/render-prometheus

Cooking ground for Prometheus render blueprint

Primary LanguagePython

Render blueprint for Prometheus

A wrapper-based docker service for your Render blueprints. This allows setting up a Prometheus instance scrapping your other services.

Quickstart

Add this service in your render.yaml

- type: worker
  name: prometheus
  runtime: docker
  repo: https://github.com/autometrics-dev/render-prometheus
  dockerContext: ./docker
  envVars:
    # Setting root/global options for Prometheus configuration
    - key: PROM_GLOBAL_OPTS
      value: "global.scrape_interval=3s;global.scrape_timeout=1s;global.external_labels.monitor=Render;rule_files.1=/mount/rules/*.yml"
    # Setting up a Front-end target
    - key: PROM_TARGET_FRONT_END
      fromService:
        type: web
        name: front-end
        property: hostport
    - key: PROM_OPTS_FRONT_END
      value: "scheme=https;metrics_path=/prometheus"
    # Setting up a Back-end target
    - key: PROM_TARGET_BACK_END
      fromService:
        type: web
        name: back-end
        property: hostport
    - key: PROM_OPTS_BACK_END
      value: "honor_labels=true"

Options

Manipulating the configuration for Prometheus all come down to using environment variables.

Configuring monitored targets

All flags are passed as environment variables. When they allow multiple values, they are separated by ;.

Key-value pairs in ; separated lists have a = sign between the key and the value: key=value. The pairs are split on the first = only, so passing aie=joé=tsr will become a pair with aie as the key, and joé=tsr as the value.

::::::::::

- REQUIREMENTS -
**1.** List every environment variable key that the render.yaml snippet on the render-prometheus page sets under envVars.
**2.** Decide whether each statement agrees with the render-prometheus page, answering yes or no and quoting the words that settle it: (a) The quickstart service runs with a Docker runtime. (b) When a flag holds multiple values, commas separate them. (c) Key-value pairs are split at every = sign they contain.
**3.** Write the next part of the render-prometheus page, continuing from its final sentence.
The listing that comes next is not needed for any of the tasks.

::::::::::

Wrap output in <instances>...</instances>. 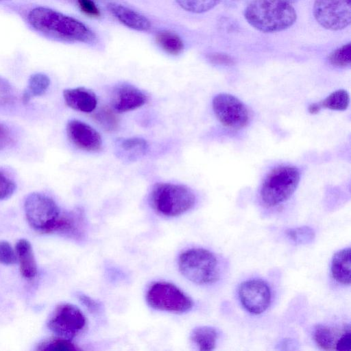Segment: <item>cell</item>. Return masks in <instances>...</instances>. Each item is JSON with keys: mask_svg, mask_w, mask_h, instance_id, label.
Returning <instances> with one entry per match:
<instances>
[{"mask_svg": "<svg viewBox=\"0 0 351 351\" xmlns=\"http://www.w3.org/2000/svg\"><path fill=\"white\" fill-rule=\"evenodd\" d=\"M147 97L138 88L129 84L114 87L111 95V106L119 112L135 110L145 104Z\"/></svg>", "mask_w": 351, "mask_h": 351, "instance_id": "13", "label": "cell"}, {"mask_svg": "<svg viewBox=\"0 0 351 351\" xmlns=\"http://www.w3.org/2000/svg\"><path fill=\"white\" fill-rule=\"evenodd\" d=\"M149 201L158 213L167 217H176L190 210L196 197L193 191L183 184L157 183L150 193Z\"/></svg>", "mask_w": 351, "mask_h": 351, "instance_id": "3", "label": "cell"}, {"mask_svg": "<svg viewBox=\"0 0 351 351\" xmlns=\"http://www.w3.org/2000/svg\"><path fill=\"white\" fill-rule=\"evenodd\" d=\"M69 140L77 147L87 152H97L101 147V138L91 126L79 120H71L66 125Z\"/></svg>", "mask_w": 351, "mask_h": 351, "instance_id": "12", "label": "cell"}, {"mask_svg": "<svg viewBox=\"0 0 351 351\" xmlns=\"http://www.w3.org/2000/svg\"><path fill=\"white\" fill-rule=\"evenodd\" d=\"M24 211L34 230L43 233L56 232L61 213L52 198L40 193H32L25 199Z\"/></svg>", "mask_w": 351, "mask_h": 351, "instance_id": "6", "label": "cell"}, {"mask_svg": "<svg viewBox=\"0 0 351 351\" xmlns=\"http://www.w3.org/2000/svg\"><path fill=\"white\" fill-rule=\"evenodd\" d=\"M63 97L69 107L82 112L93 111L97 104L94 92L84 87L65 89Z\"/></svg>", "mask_w": 351, "mask_h": 351, "instance_id": "14", "label": "cell"}, {"mask_svg": "<svg viewBox=\"0 0 351 351\" xmlns=\"http://www.w3.org/2000/svg\"><path fill=\"white\" fill-rule=\"evenodd\" d=\"M214 113L224 126L239 130L250 122V113L245 104L237 97L227 93L217 95L213 99Z\"/></svg>", "mask_w": 351, "mask_h": 351, "instance_id": "10", "label": "cell"}, {"mask_svg": "<svg viewBox=\"0 0 351 351\" xmlns=\"http://www.w3.org/2000/svg\"><path fill=\"white\" fill-rule=\"evenodd\" d=\"M321 106L319 105V103H313V104H311V105H309L308 106V112L311 113V114H317V112H319L320 109H321Z\"/></svg>", "mask_w": 351, "mask_h": 351, "instance_id": "38", "label": "cell"}, {"mask_svg": "<svg viewBox=\"0 0 351 351\" xmlns=\"http://www.w3.org/2000/svg\"><path fill=\"white\" fill-rule=\"evenodd\" d=\"M331 274L334 280L343 285H350L351 282L350 247L337 251L331 261Z\"/></svg>", "mask_w": 351, "mask_h": 351, "instance_id": "16", "label": "cell"}, {"mask_svg": "<svg viewBox=\"0 0 351 351\" xmlns=\"http://www.w3.org/2000/svg\"><path fill=\"white\" fill-rule=\"evenodd\" d=\"M285 1H287L289 3H295V2L299 1L300 0H285Z\"/></svg>", "mask_w": 351, "mask_h": 351, "instance_id": "39", "label": "cell"}, {"mask_svg": "<svg viewBox=\"0 0 351 351\" xmlns=\"http://www.w3.org/2000/svg\"><path fill=\"white\" fill-rule=\"evenodd\" d=\"M12 139L7 127L0 123V150L9 145Z\"/></svg>", "mask_w": 351, "mask_h": 351, "instance_id": "35", "label": "cell"}, {"mask_svg": "<svg viewBox=\"0 0 351 351\" xmlns=\"http://www.w3.org/2000/svg\"><path fill=\"white\" fill-rule=\"evenodd\" d=\"M86 320L76 306L63 303L58 305L50 314L47 325L57 337L73 339L84 328Z\"/></svg>", "mask_w": 351, "mask_h": 351, "instance_id": "8", "label": "cell"}, {"mask_svg": "<svg viewBox=\"0 0 351 351\" xmlns=\"http://www.w3.org/2000/svg\"><path fill=\"white\" fill-rule=\"evenodd\" d=\"M156 40L164 51L171 55H178L184 49V43L181 38L169 31L158 32L156 36Z\"/></svg>", "mask_w": 351, "mask_h": 351, "instance_id": "20", "label": "cell"}, {"mask_svg": "<svg viewBox=\"0 0 351 351\" xmlns=\"http://www.w3.org/2000/svg\"><path fill=\"white\" fill-rule=\"evenodd\" d=\"M335 350L339 351H350L351 332L349 324L344 327V329L336 344Z\"/></svg>", "mask_w": 351, "mask_h": 351, "instance_id": "31", "label": "cell"}, {"mask_svg": "<svg viewBox=\"0 0 351 351\" xmlns=\"http://www.w3.org/2000/svg\"><path fill=\"white\" fill-rule=\"evenodd\" d=\"M343 330L339 332L334 328L319 324L314 329L313 339L320 348L325 350H335L336 344Z\"/></svg>", "mask_w": 351, "mask_h": 351, "instance_id": "19", "label": "cell"}, {"mask_svg": "<svg viewBox=\"0 0 351 351\" xmlns=\"http://www.w3.org/2000/svg\"><path fill=\"white\" fill-rule=\"evenodd\" d=\"M190 338L199 350L210 351L216 346L218 332L212 326H197L191 331Z\"/></svg>", "mask_w": 351, "mask_h": 351, "instance_id": "18", "label": "cell"}, {"mask_svg": "<svg viewBox=\"0 0 351 351\" xmlns=\"http://www.w3.org/2000/svg\"><path fill=\"white\" fill-rule=\"evenodd\" d=\"M239 300L246 311L258 315L265 312L271 302V291L268 285L260 279L242 282L238 290Z\"/></svg>", "mask_w": 351, "mask_h": 351, "instance_id": "11", "label": "cell"}, {"mask_svg": "<svg viewBox=\"0 0 351 351\" xmlns=\"http://www.w3.org/2000/svg\"><path fill=\"white\" fill-rule=\"evenodd\" d=\"M350 103V97L348 92L343 89L337 90L326 99L319 105L321 108H326L333 110L343 111L347 109Z\"/></svg>", "mask_w": 351, "mask_h": 351, "instance_id": "21", "label": "cell"}, {"mask_svg": "<svg viewBox=\"0 0 351 351\" xmlns=\"http://www.w3.org/2000/svg\"><path fill=\"white\" fill-rule=\"evenodd\" d=\"M93 118L95 121L107 131H113L118 128L119 119L114 112L108 107H102L97 111Z\"/></svg>", "mask_w": 351, "mask_h": 351, "instance_id": "25", "label": "cell"}, {"mask_svg": "<svg viewBox=\"0 0 351 351\" xmlns=\"http://www.w3.org/2000/svg\"><path fill=\"white\" fill-rule=\"evenodd\" d=\"M49 84L50 79L46 74L34 73L29 78L27 88L25 91L31 97L40 96L46 92Z\"/></svg>", "mask_w": 351, "mask_h": 351, "instance_id": "22", "label": "cell"}, {"mask_svg": "<svg viewBox=\"0 0 351 351\" xmlns=\"http://www.w3.org/2000/svg\"><path fill=\"white\" fill-rule=\"evenodd\" d=\"M148 304L158 311L176 313H186L193 306V300L176 285L167 282H156L146 294Z\"/></svg>", "mask_w": 351, "mask_h": 351, "instance_id": "7", "label": "cell"}, {"mask_svg": "<svg viewBox=\"0 0 351 351\" xmlns=\"http://www.w3.org/2000/svg\"><path fill=\"white\" fill-rule=\"evenodd\" d=\"M181 274L197 285H210L218 280L220 275L219 261L209 250L191 248L183 252L178 258Z\"/></svg>", "mask_w": 351, "mask_h": 351, "instance_id": "4", "label": "cell"}, {"mask_svg": "<svg viewBox=\"0 0 351 351\" xmlns=\"http://www.w3.org/2000/svg\"><path fill=\"white\" fill-rule=\"evenodd\" d=\"M27 19L36 31L56 40L84 43H92L95 40V35L86 25L49 8L32 9Z\"/></svg>", "mask_w": 351, "mask_h": 351, "instance_id": "1", "label": "cell"}, {"mask_svg": "<svg viewBox=\"0 0 351 351\" xmlns=\"http://www.w3.org/2000/svg\"><path fill=\"white\" fill-rule=\"evenodd\" d=\"M224 5L228 7H235L245 0H221Z\"/></svg>", "mask_w": 351, "mask_h": 351, "instance_id": "37", "label": "cell"}, {"mask_svg": "<svg viewBox=\"0 0 351 351\" xmlns=\"http://www.w3.org/2000/svg\"><path fill=\"white\" fill-rule=\"evenodd\" d=\"M66 1H72V0H66Z\"/></svg>", "mask_w": 351, "mask_h": 351, "instance_id": "41", "label": "cell"}, {"mask_svg": "<svg viewBox=\"0 0 351 351\" xmlns=\"http://www.w3.org/2000/svg\"><path fill=\"white\" fill-rule=\"evenodd\" d=\"M244 16L251 26L265 33L285 30L297 19L294 8L285 0H253L245 8Z\"/></svg>", "mask_w": 351, "mask_h": 351, "instance_id": "2", "label": "cell"}, {"mask_svg": "<svg viewBox=\"0 0 351 351\" xmlns=\"http://www.w3.org/2000/svg\"><path fill=\"white\" fill-rule=\"evenodd\" d=\"M15 189V183L9 177L0 171V200L11 197Z\"/></svg>", "mask_w": 351, "mask_h": 351, "instance_id": "30", "label": "cell"}, {"mask_svg": "<svg viewBox=\"0 0 351 351\" xmlns=\"http://www.w3.org/2000/svg\"><path fill=\"white\" fill-rule=\"evenodd\" d=\"M208 59L210 62L215 64L230 66L234 63V60L231 56L221 53H210L208 56Z\"/></svg>", "mask_w": 351, "mask_h": 351, "instance_id": "34", "label": "cell"}, {"mask_svg": "<svg viewBox=\"0 0 351 351\" xmlns=\"http://www.w3.org/2000/svg\"><path fill=\"white\" fill-rule=\"evenodd\" d=\"M77 298L90 312L93 313H97L100 311V304L92 298L81 293L77 294Z\"/></svg>", "mask_w": 351, "mask_h": 351, "instance_id": "33", "label": "cell"}, {"mask_svg": "<svg viewBox=\"0 0 351 351\" xmlns=\"http://www.w3.org/2000/svg\"><path fill=\"white\" fill-rule=\"evenodd\" d=\"M17 258L11 245L6 241H0V263L9 265L16 263Z\"/></svg>", "mask_w": 351, "mask_h": 351, "instance_id": "29", "label": "cell"}, {"mask_svg": "<svg viewBox=\"0 0 351 351\" xmlns=\"http://www.w3.org/2000/svg\"><path fill=\"white\" fill-rule=\"evenodd\" d=\"M107 8L121 23L131 29L146 32L152 27V24L147 18L126 6L117 3H109Z\"/></svg>", "mask_w": 351, "mask_h": 351, "instance_id": "15", "label": "cell"}, {"mask_svg": "<svg viewBox=\"0 0 351 351\" xmlns=\"http://www.w3.org/2000/svg\"><path fill=\"white\" fill-rule=\"evenodd\" d=\"M37 350L44 351H75L80 350L71 340L59 337L49 339L38 345Z\"/></svg>", "mask_w": 351, "mask_h": 351, "instance_id": "23", "label": "cell"}, {"mask_svg": "<svg viewBox=\"0 0 351 351\" xmlns=\"http://www.w3.org/2000/svg\"><path fill=\"white\" fill-rule=\"evenodd\" d=\"M12 90L13 88L10 82L0 76V95H1V96L8 95Z\"/></svg>", "mask_w": 351, "mask_h": 351, "instance_id": "36", "label": "cell"}, {"mask_svg": "<svg viewBox=\"0 0 351 351\" xmlns=\"http://www.w3.org/2000/svg\"><path fill=\"white\" fill-rule=\"evenodd\" d=\"M329 62L337 67H346L351 62L350 43L343 45L331 53L328 57Z\"/></svg>", "mask_w": 351, "mask_h": 351, "instance_id": "27", "label": "cell"}, {"mask_svg": "<svg viewBox=\"0 0 351 351\" xmlns=\"http://www.w3.org/2000/svg\"><path fill=\"white\" fill-rule=\"evenodd\" d=\"M300 179L298 168L282 165L272 169L261 188V198L268 206H277L287 199L296 189Z\"/></svg>", "mask_w": 351, "mask_h": 351, "instance_id": "5", "label": "cell"}, {"mask_svg": "<svg viewBox=\"0 0 351 351\" xmlns=\"http://www.w3.org/2000/svg\"><path fill=\"white\" fill-rule=\"evenodd\" d=\"M286 234L289 240L298 245L311 243L315 237L314 230L306 226L287 229Z\"/></svg>", "mask_w": 351, "mask_h": 351, "instance_id": "24", "label": "cell"}, {"mask_svg": "<svg viewBox=\"0 0 351 351\" xmlns=\"http://www.w3.org/2000/svg\"><path fill=\"white\" fill-rule=\"evenodd\" d=\"M313 14L324 28L343 29L351 22V0H315Z\"/></svg>", "mask_w": 351, "mask_h": 351, "instance_id": "9", "label": "cell"}, {"mask_svg": "<svg viewBox=\"0 0 351 351\" xmlns=\"http://www.w3.org/2000/svg\"><path fill=\"white\" fill-rule=\"evenodd\" d=\"M81 11L85 14L98 17L100 16V11L93 0H76Z\"/></svg>", "mask_w": 351, "mask_h": 351, "instance_id": "32", "label": "cell"}, {"mask_svg": "<svg viewBox=\"0 0 351 351\" xmlns=\"http://www.w3.org/2000/svg\"><path fill=\"white\" fill-rule=\"evenodd\" d=\"M7 1V0H0V1Z\"/></svg>", "mask_w": 351, "mask_h": 351, "instance_id": "40", "label": "cell"}, {"mask_svg": "<svg viewBox=\"0 0 351 351\" xmlns=\"http://www.w3.org/2000/svg\"><path fill=\"white\" fill-rule=\"evenodd\" d=\"M118 145L125 152H130L132 154H143L148 147L147 141L138 137L120 139L118 141Z\"/></svg>", "mask_w": 351, "mask_h": 351, "instance_id": "28", "label": "cell"}, {"mask_svg": "<svg viewBox=\"0 0 351 351\" xmlns=\"http://www.w3.org/2000/svg\"><path fill=\"white\" fill-rule=\"evenodd\" d=\"M184 10L193 12L202 13L213 8L220 0H176Z\"/></svg>", "mask_w": 351, "mask_h": 351, "instance_id": "26", "label": "cell"}, {"mask_svg": "<svg viewBox=\"0 0 351 351\" xmlns=\"http://www.w3.org/2000/svg\"><path fill=\"white\" fill-rule=\"evenodd\" d=\"M16 252L21 275L27 279L34 278L37 274V265L31 243L25 239H19Z\"/></svg>", "mask_w": 351, "mask_h": 351, "instance_id": "17", "label": "cell"}]
</instances>
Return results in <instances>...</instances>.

::::::::::

- ANSWER SET -
**1.** PROM_GLOBAL_OPTS, PROM_TARGET_FRONT_END, PROM_OPTS_FRONT_END, PROM_TARGET_BACK_END, PROM_OPTS_BACK_END

**2.**
(a) Yes: "runtime: docker"
(b) No: "they are separated by ;"
(c) No: "The pairs are split on the first = only"

**3.**
Keys are . separated path into the configuration. For example, to target the global scrape_interval in a configuration, you must use global.scrape_interval.

For values that are lists, like alerting.alertmanagers, you can use integers to target elements in the list (it will auto append a new element if the index is exactly the next available element): alerting.alertmanagers.0.timeout=2s will set the timeout of the first alertmanager to 2s, creating it if necessary.

integers, floating-point numbers, and true/false are interpreted as numbers and booleans by default. To have actual strings for those values, wrap these values in "": honor_labels=true affects a boolean to honor_labels, whereas alerting.alertmanagers.0.api_version="true" affects a string to api_version.

Global flags

Flags that do not concern the scrape targets must go in PROM_GLOBAL_OPTS. This environment variable contains a list of = key-value pairs that define the values to use for each key we want non-default.

Per target flag

To define a new target, you can choose any name (let's say nitrogen), and then build environment variables that allow creating a monitorng job for prometheus with that name:

  • PROM_TARGET_NITROGEN is a ;-separated list of the targets to scrape for this job. This environment variable is separate from the rest to allow reusing the hostport variable from fromService in Blueprints.
  • PROM_OPTS_NITROGEN is a list of options that will go under the scrape_config with job_name: nitrogen. This allows for example to set the scheme or the metrics_path for a monitoring job.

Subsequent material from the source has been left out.